Two Visions of Markets
This tension reflects a deeper philosophical divide about the purpose of markets. The traditional view holds that persuasion is an inevitable feature of economic competition. So caveat emptor - buyer beware. If you don’t like a company’s manipulative tactics, shop elsewhere, and hope that competition will discipline behavior that most customers find antisocial. The Sunstein vision says: persuasion is inevitable, but specific manipulative tactics corrode autonomy so profoundly that they warrant legal intervention.
The tension is real. Regulation can save consumers from unfair practices, but it can also make markets less innovative and more bureaucratic. Consider the EU's cookie popups—well-intentioned privacy protections that now irritate every website visitor.
Still, Sunstein is onto something. We live in a golden age of frictionless extraction, where companies deploy armies of behavioral scientists to craft interfaces that keep us scrolling, spending, and subscribing. Calling this mere "persuasion" misses the point.
I'm less sold on a sweeping "right not to be manipulated." Rights are blunt instruments, and this one risks being as vague as a "right not to be annoyed." What we need are targeted rules: ban hidden fees, mandate transparent disclosures, and crack down on dark patterns. Repeal Section 230 and hold social media companies liable for content that their algorithms promote. These are surgical strikes, not constitutional amendments.
In the end, Sunstein’s real contribution may be less legal theory and more the framing. He’s naming the problem. Schiphol’s ceramic fly worked because it nudged people toward cleaner choices without trickery. The digital economy often does the opposite: it hides costs, buries cancel buttons, and designs defaults to serve companies, not people. Sunstein may overreach with a sweeping ‘right not to be manipulated,’ but he’s right that manipulation deserves a name—and a fight.
Coda
In which, at the end, the great Leonard Cohen reveals the secret of life’s eternal mysteries…
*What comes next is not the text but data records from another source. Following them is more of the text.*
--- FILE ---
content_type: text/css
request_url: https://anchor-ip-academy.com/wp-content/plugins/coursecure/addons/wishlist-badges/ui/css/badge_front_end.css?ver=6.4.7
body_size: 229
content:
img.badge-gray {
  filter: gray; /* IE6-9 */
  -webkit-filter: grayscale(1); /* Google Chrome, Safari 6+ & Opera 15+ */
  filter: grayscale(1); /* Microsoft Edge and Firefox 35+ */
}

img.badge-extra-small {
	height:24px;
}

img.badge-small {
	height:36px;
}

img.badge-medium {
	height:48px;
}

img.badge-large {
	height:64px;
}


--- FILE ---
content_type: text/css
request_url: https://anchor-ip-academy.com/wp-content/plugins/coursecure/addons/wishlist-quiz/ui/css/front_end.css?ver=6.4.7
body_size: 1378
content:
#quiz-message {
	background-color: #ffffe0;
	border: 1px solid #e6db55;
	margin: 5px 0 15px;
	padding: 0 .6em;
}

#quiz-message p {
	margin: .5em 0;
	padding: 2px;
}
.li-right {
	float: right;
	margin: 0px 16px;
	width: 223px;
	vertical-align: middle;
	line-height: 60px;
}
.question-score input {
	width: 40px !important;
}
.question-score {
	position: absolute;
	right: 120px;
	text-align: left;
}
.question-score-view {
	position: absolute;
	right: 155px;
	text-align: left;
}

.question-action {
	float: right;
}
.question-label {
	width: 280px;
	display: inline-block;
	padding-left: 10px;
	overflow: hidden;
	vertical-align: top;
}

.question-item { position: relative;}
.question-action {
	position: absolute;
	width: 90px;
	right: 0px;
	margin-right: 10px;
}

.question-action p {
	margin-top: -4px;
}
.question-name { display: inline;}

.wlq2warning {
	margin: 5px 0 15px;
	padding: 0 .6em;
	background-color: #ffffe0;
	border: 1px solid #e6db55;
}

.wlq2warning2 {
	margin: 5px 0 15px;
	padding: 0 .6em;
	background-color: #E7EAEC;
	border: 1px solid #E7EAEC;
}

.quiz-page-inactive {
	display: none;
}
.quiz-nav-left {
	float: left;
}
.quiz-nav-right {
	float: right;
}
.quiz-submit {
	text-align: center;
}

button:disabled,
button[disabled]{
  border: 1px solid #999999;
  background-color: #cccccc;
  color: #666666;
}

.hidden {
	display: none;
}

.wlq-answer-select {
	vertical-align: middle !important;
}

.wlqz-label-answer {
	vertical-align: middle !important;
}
Indeed, they published a memorable paper entitled “Libertarian Paternalism is Not an Oxymoron”, which argues that “Equipped with an understanding of behavioral findings of bounded rationality and bounded self-control, libertarian paternalists should attempt to steer people’s choices in welfare-promoting directions without eliminating freedom of choice.”
OIRA is the Office of Information and Regulatory Affairs, the United States Government's central authority for the review of Executive Branch regulation and information collection. A 2023 Harvard Law School article credits Sunstein with writing, co-writing, or editing 70 books on almost every legal topic imaginable. Google Scholar claims that he has been cited nearly a quarter of a million times and has authored or co-authored a stunning 1,889 articles, including translations and those written for popular publications.